Mysterious AMD Radeon Nashira Summit GPU Surfaces With Possible RDNA 3 Roots

AMD Radeon RX 6000 Series
Internet sleuths should don their detective caps right about now, to solve the case of the secretive GPU codename that just surfaced within the Ashes of the Singularity database. There are actually two GPUs in this particular listing, both identified as Nashira Summit. Could this be an early look at AMD's third generation RDNA (RDNA 3) architecture?

Well, that is one possibility. Adding to the intrigue, while this is the first time we have seen a reference to Nashira Summit, there has been at least one previous reference to Nasihra. That would be Nashira Point, which a USB-IF listing links to a Radeon graphics part. Beyond that, however, there are not any revealing details.
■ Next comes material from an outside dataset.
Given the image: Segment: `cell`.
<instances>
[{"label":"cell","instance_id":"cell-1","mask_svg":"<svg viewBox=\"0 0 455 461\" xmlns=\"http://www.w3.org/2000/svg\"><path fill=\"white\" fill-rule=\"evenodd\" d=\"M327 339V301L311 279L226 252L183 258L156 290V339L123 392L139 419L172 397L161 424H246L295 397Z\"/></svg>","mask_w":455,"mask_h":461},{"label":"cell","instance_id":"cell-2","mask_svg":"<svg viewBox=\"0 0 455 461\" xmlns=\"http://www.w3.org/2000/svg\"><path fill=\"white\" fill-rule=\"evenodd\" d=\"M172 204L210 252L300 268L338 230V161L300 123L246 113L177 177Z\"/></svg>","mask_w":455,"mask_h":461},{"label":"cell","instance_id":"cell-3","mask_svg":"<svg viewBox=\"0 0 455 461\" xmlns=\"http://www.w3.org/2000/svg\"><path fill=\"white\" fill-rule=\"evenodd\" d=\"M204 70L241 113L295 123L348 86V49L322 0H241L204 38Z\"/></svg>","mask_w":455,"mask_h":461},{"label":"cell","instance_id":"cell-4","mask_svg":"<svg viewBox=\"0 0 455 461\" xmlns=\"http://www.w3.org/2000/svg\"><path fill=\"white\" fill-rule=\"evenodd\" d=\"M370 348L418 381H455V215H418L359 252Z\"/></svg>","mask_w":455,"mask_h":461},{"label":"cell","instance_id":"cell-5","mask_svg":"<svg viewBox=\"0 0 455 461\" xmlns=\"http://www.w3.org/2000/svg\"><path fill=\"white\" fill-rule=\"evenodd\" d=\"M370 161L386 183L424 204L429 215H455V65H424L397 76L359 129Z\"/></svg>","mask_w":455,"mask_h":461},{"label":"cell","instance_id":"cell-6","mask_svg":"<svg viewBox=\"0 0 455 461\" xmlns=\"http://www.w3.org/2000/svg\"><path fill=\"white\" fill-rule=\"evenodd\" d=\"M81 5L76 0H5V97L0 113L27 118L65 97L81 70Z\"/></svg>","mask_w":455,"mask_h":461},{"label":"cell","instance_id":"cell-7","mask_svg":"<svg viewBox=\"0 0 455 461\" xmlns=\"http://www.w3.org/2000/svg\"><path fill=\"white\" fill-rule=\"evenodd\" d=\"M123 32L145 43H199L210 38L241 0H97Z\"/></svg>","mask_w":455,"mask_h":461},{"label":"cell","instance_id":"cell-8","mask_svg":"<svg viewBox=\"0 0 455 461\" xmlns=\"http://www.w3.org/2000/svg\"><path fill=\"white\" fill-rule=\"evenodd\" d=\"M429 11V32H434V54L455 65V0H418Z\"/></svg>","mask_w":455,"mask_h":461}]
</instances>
At this point, there is no way of knowing what the differences are between Nashira Summit and Nashira Point. All we know is that both have popped their respective noggins into the leaked GPU scene.

Nashira Summit at AOTS
Click to Enlarge (Source: Ashes of the Singularity Database)

As for the AOTS database listing (shown above), there are two Nashira Summit GPUs nestled into a system with a Ryzen 5 3600X processor. The use of custom settings makes it pointless to try and compare the performance metrics (plus the AOTS database scores are not always reliable anyway), but it is still interesting to see another reference to Nashira.

Exactly what it is, however, is a good question. It might be a lower end RDNA 2 part, or it could be something based on RDNA 3. Prominent leaker wjm47196 thinks it is the latter, with a multi-chip module (MCM) design, as we wrote about earlier this week.

It's going to be interesting to see what eventually manifests with RDNA 3. Rumor has it that the MCM design will serve up a pair of chiplets with 80 compute units each, for 160 CUs total in the flagship iteration. If AMD keeps the ratio between the CUs and streaming processors (SPs) the same, we would be looking at a monstrous GPU with 10,240 SPs.